Beck was hesitant, which he expected, as well as curious. Few citizens ever saw one of the Watch without their helmet. She sat, trying to study his face without staring. He knew what she saw.

Medium brown skin, curly black hair trimmed almost down to stubble. A light beard framing full lips below a straight nose and light brown eyes. Cutting across his visage from left temple to right cheek and mercifully sparing his eye from the shallowness of the cut was a thin band of darker flesh. He waved a hand at the scar and smiled. “Feel free to look. I ducked when I should have weaved.”

“How much trouble am I in?” Beck asked, eyes locked on his.

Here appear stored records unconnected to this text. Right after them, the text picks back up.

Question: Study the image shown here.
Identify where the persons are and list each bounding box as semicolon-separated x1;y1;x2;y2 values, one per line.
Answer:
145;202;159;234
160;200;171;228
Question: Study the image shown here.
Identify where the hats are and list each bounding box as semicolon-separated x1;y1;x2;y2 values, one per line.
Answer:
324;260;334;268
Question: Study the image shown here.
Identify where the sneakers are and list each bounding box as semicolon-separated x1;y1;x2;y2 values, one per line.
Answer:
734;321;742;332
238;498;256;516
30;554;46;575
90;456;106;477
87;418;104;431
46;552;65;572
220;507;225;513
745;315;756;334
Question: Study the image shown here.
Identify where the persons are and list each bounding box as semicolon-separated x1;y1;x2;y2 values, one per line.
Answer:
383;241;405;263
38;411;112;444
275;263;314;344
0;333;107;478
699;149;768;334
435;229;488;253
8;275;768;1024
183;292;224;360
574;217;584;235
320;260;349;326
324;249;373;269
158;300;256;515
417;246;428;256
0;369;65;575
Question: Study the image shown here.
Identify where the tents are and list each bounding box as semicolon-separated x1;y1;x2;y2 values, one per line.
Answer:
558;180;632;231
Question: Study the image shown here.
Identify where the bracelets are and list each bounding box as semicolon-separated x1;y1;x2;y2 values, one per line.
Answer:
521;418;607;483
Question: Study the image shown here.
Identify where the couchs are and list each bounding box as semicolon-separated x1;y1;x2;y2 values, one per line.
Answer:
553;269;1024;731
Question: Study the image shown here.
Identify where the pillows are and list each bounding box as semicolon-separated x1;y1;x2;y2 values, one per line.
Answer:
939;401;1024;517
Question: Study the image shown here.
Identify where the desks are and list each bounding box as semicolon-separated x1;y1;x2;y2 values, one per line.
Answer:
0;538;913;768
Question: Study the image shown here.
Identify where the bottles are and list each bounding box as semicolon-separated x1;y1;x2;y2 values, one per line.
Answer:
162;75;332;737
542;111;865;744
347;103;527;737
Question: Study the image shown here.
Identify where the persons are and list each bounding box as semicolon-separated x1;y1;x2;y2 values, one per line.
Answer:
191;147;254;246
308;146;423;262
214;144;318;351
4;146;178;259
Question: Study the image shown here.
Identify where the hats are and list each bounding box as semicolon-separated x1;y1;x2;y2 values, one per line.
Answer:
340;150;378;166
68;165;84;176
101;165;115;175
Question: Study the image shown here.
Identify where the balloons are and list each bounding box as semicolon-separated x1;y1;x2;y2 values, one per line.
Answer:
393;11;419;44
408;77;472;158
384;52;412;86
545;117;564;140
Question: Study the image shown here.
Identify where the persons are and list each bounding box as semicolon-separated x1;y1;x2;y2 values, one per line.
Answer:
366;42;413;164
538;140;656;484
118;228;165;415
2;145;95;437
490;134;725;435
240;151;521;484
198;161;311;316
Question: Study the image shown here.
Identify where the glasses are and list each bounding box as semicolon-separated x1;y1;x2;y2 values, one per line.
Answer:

Eshton’s smile widened. “None. You’re going to figure this out on your own, but I’ll just tell you we have protocols for about any circumstance you can think of. If there’s a rule you’ve heard rumors about the Deathwatch having to follow, there’s an exception to it. Special consideration is given to people who lose their family the way you have. It might sound cold, but we let you see the responding Watch member to put a human face on it. Some people need that, especially when recovery means blaming someone.”

Which was true and a lie at the same time. Oh, that was part of the reason. The larger purpose was, as with most things within the Protectorate, psychological manipulation. This was not a surprise to anyone; even the Tenets themselves were a deliberate and open effort to shift the priorities of human thought. A world where the infected nearly wiped out the species required a dedicated, purposeful realignment of culture, one that could not be allowed to happen at the usual glacial pace.

In this case, the point was to let any rage or revenge fantasies center on a known quantity, a human face, rather than the Deathwatch as a whole. Eshton had other reasons in addition to the standard protocol, however.

“I told you,” Beck said, her voice harsh, “I don’t blame you for what happened. It fucking hurts even though I think your doctor dosed me with something to relax me, but I know you were just doing your job.”

Eshton nodded, quietly pleased she had noticed the Halcyon slipped into her system. “You feel that way now, and I believe you’re sincere. But that might not be true tomorrow or a month from now.”

Her gaze was hard. “You read my file, right?”

Eshton seesawed one gauntleted hand. “As much as I could in the time I had. Why?”